WOW! Vacationhopeful...I THINK I GOT IT with your last post..Thank you SO much. I know that when she paid this years RCI bill, they had a special of somekind..that if she paid 3 years in advance the price was discounted so she went ahead an paid something just over $300.00. We were under the impression and according to her RCI statement(in the mail) that she got her 100,500 points every 2 years not every year...and knew nothing about "weeks".She is a Deputy Sheriff so she works 14 days a month..so she can always use her vacation time to take off 2 work days during midweek which gives her a full week off..which is great for trips away from home. Also, the only issue with her Home Resort is that SB is only 1 1/2 hours from her home..She's past the Disney stage and would like to go other places like Snow Skiing etc. She's only seen snow once in her life and that was just flurries..so with this new information that I finally understand LOL, I think she will be very pleased on how to use this RCI program..Still cost her an arm and a leg, but at least she can now take advantage of it, as she has done nothing but pay the bills,(MF,RCI annual bill and the SB SRI Vacation Club) and hasn't done a thing in the past 3 years with it. Again, thanks for the help.


----------



## vacationhopeful (Aug 7, 2010)

She may only get 100,500 points every other year - IF that is what her contract was for.  But that is still a decent amount of points. That would be about 5 or more week long stays somewheres ... and FL is loaded with timeshares.

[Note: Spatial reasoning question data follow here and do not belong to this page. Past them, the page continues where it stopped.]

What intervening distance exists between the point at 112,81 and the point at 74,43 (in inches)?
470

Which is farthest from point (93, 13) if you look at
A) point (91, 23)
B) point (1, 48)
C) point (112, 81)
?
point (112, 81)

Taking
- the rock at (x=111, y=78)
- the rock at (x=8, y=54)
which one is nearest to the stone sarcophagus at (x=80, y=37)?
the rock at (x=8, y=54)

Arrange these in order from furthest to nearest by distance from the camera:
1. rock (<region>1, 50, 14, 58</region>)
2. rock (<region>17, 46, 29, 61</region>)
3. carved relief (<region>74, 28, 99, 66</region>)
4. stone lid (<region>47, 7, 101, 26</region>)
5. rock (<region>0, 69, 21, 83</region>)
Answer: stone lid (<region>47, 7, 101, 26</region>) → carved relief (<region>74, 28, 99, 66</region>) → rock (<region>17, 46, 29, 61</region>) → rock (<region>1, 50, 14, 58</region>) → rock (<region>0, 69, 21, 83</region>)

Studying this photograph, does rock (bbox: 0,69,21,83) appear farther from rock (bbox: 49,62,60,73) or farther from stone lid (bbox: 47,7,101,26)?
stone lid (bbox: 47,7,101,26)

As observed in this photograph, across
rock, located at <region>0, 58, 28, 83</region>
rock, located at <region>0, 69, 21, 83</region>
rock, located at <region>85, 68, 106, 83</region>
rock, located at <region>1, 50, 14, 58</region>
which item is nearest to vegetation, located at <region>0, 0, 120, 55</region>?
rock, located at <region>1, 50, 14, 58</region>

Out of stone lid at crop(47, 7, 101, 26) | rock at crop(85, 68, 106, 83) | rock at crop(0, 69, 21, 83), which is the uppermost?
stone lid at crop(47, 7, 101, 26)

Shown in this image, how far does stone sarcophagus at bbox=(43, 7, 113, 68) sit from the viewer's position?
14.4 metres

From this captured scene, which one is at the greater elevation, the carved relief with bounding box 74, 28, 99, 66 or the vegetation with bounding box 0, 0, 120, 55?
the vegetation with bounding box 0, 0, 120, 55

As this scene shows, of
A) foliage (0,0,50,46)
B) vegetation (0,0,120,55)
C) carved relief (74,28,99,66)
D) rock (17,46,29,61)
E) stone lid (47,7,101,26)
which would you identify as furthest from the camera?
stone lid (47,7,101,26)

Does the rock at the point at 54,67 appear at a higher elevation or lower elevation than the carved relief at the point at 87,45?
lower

Get online and start learning. Poking around is one of the best ways to understand this stuff. Plus, as every reservations costs some $, it is hard to do something drasitic without enter credit card info ...


----------



## Mary Jo (Aug 8, 2010)

Took your advise to poke around..I can't believe how difficult it is to do anything concerning a TS..geesh..Keep in mind my daughter has never been to the websites, Summer Bay Resorts,RCI.com or her other program she pays for called Summer Bay RSI Vacation Club, which I found by doing more reading is summerbayvacations....RCI.com is down for maintanence tonight and the other 2 websites show no place to register..just log in information (Username & Password). How can an owner log on without registering..this is pure craziness..Guess I'll have to call Summer Bay tomorrow or Monday and see how to register her on their sites. I have never in my life ever dealt with anything so confusing and frustrating then this TS experience. 

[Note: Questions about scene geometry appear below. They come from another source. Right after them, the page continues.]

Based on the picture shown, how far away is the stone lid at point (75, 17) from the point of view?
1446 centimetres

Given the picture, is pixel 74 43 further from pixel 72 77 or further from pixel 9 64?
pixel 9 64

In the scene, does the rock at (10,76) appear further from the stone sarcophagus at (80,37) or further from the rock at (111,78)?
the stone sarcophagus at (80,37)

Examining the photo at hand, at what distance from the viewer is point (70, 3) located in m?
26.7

From what I have read about using RCI points for Cruises etc. they don't seem to be a big benefit..So her best option here is to use her RCI points and pay the reservation fee for her stays at different resorts. I also think that what you have done is a good choice for her..to use the one side of her lock off using 40,000 points if she wants to go to her Home Resort and use the other 60,500 for another week or 2 somewhere else. Totally doable.


----------



## Jennie (Sep 15, 2010)

Mary Jo said:


> Took your advise to poke around..I can't believe how difficult it is to do anything concerning a TS..geesh..

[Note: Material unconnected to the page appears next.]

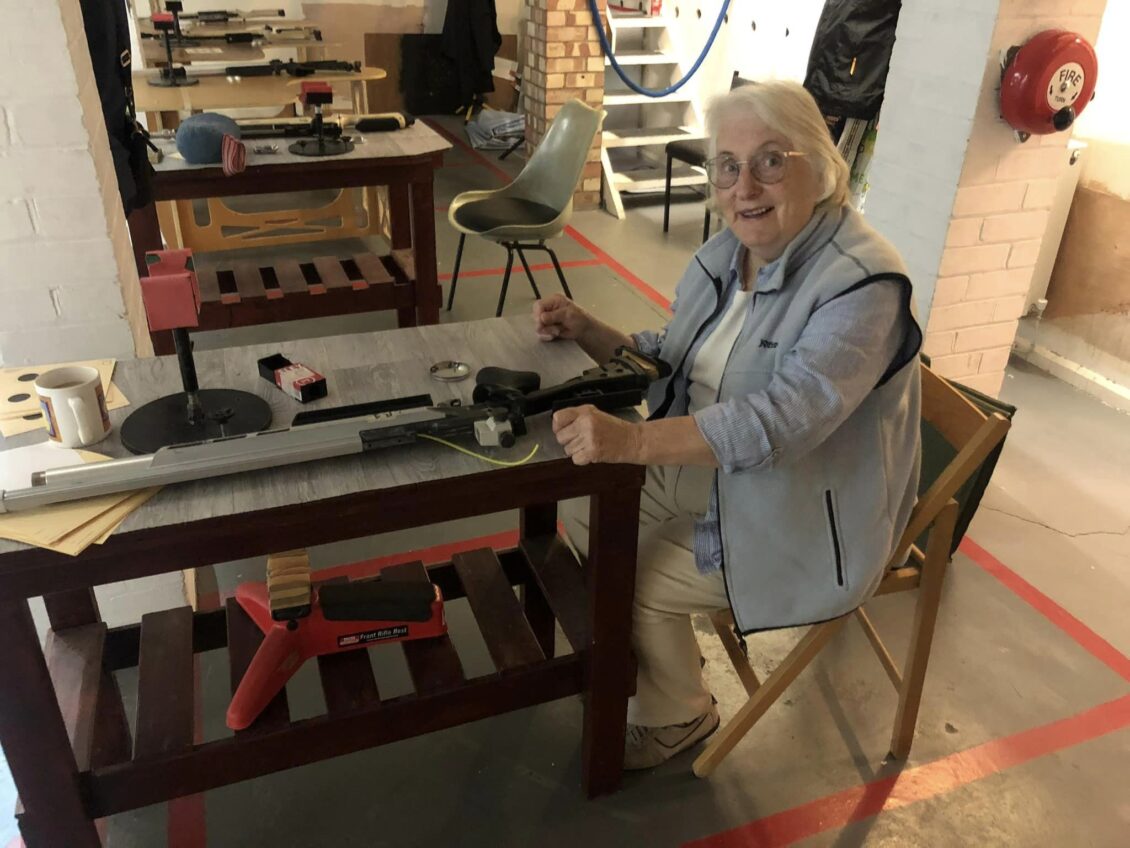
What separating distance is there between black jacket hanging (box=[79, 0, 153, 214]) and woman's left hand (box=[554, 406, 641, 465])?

Unfortunately there are many timeshare owners in the same predicament as your daughter. And many have no one like you to help them sort it out. She owes YOU a good vacation in the future. 

Hang in there. It is very complicated in the beginning. But it becomes much easier with a bit of reading and research. And then when you and DD master it, you will be way ahead of the other owners who remain clueless. You'll be able to exchange into a lot of nice places that are in RCI's inventory because of owners who never reserved their home week, nor used their points. 

Good luck!


----------